La luz de la linterna desapareció en la talabartería, dejándola casi en la oscuridad total. A grandes pasos lo siguió y puso los brazos en jarras. ¿Acaso este sujeto endiablado tenía que buscar pelea en el mismo momento en que ella quería justo lo contrario?

– ¡No los colecciono, como usted dice, y me fastidia que lo insinúe!

Theodore colgó las colleras, formó lazos con las riendas y luego se volvió hacia ella con la sarta de campanillas en la mano.

– ¿Y qué pasa en Fargo? ¿Allí tiene más piezas de la colección?

Estaba con los pies bien separados, las rodillas tensas, la sarta de campanillas colgando de la mano.

– No hay nadie en Fargo. ¡Nadie! -declaró ella vehemente.

Con un impulso hacia el costado, arrojó las campanillas sobre la mesa de trabajo y cayeron con un tintineo ahogado. Después se hizo el silencio. Theodore se metió los puños en los bolsillos.

– ¿Y quién es Lawrence? -quiso saber.

De repente, la beligerancia de Linnea desapareció.

– ¿L… Lawrence?

– Sí, Lawrence.

En sus mejillas aparecieron unas manchas rojas que se oscurecieron hasta llegar al color de las amapolas. Se le dilataron los ojos y entreabrió los labios, perpleja.

– ¿Cómo se enteró de lo de Lawrence? -logró decir al fin, en un murmullo ahogado.

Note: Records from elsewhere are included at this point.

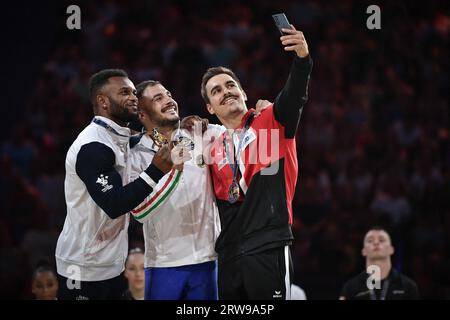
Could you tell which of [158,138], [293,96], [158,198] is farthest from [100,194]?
[293,96]

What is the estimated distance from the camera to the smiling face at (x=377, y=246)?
6039mm

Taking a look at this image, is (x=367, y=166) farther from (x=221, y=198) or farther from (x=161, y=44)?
(x=221, y=198)

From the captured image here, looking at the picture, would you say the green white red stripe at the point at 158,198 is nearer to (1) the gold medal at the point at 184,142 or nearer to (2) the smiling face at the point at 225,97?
(1) the gold medal at the point at 184,142

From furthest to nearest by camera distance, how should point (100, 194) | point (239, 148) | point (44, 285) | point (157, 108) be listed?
1. point (44, 285)
2. point (157, 108)
3. point (239, 148)
4. point (100, 194)

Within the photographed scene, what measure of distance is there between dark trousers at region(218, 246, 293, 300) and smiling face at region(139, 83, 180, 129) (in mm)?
1043

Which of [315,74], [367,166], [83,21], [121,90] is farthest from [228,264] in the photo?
[83,21]

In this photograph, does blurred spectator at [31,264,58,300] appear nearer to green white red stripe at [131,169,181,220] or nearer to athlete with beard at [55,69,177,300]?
athlete with beard at [55,69,177,300]

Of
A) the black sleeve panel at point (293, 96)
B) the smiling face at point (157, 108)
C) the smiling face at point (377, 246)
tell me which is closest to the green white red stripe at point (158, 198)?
the smiling face at point (157, 108)

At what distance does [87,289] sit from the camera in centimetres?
414

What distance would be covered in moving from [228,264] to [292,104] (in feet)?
3.11

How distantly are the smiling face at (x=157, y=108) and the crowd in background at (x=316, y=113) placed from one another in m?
2.65

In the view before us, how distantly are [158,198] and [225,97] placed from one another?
71 centimetres

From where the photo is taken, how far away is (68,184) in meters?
4.25

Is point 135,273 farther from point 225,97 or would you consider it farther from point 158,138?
point 225,97
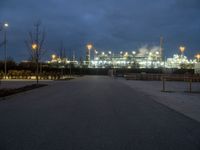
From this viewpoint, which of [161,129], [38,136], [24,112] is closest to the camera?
[38,136]

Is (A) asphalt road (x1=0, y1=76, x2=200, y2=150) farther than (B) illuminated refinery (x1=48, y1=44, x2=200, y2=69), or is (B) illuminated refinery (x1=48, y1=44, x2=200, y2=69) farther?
(B) illuminated refinery (x1=48, y1=44, x2=200, y2=69)

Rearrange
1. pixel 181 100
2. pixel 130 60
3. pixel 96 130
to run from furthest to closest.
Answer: pixel 130 60
pixel 181 100
pixel 96 130

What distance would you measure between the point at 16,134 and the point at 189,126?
17.9 ft

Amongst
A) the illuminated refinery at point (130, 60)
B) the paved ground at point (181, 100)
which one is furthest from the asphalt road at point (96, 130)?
the illuminated refinery at point (130, 60)

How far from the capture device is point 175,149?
7.64 metres

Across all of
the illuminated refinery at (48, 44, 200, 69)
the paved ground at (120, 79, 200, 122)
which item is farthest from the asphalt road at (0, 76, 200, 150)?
the illuminated refinery at (48, 44, 200, 69)

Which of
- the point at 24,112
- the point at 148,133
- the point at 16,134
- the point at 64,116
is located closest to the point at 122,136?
the point at 148,133

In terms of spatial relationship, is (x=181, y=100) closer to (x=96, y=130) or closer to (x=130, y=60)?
(x=96, y=130)

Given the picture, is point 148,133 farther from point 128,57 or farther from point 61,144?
point 128,57

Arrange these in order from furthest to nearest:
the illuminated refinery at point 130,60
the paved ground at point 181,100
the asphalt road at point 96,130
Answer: the illuminated refinery at point 130,60 → the paved ground at point 181,100 → the asphalt road at point 96,130

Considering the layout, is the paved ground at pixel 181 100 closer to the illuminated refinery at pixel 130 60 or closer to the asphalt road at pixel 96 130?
the asphalt road at pixel 96 130

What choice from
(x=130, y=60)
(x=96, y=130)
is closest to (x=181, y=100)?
(x=96, y=130)

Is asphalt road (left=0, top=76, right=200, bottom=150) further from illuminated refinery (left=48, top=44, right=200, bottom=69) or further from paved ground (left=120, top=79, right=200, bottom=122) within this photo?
illuminated refinery (left=48, top=44, right=200, bottom=69)

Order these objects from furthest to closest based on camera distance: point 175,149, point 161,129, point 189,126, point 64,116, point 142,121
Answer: point 64,116, point 142,121, point 189,126, point 161,129, point 175,149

– Un día la oí hablándole.

Linnea quiso morirse. ¿Cuánto hacia que fantaseaba con Lawrence? ¡Pero si casi había olvidado su existencia! ¡Ahora, cuando besaba ventanas, pizarras y almohadas, era a Theodore a quien besaba, no a Lawrence! Pero ¿cómo le explicaba semejante chiquillada a un hombre que ya la consideraba una niña?

– Lawrence no es asunto suyo.

– Bien -le espetó y dándole la espalda se puso a frotar las campanillas con un trapo, con exagerada violencia.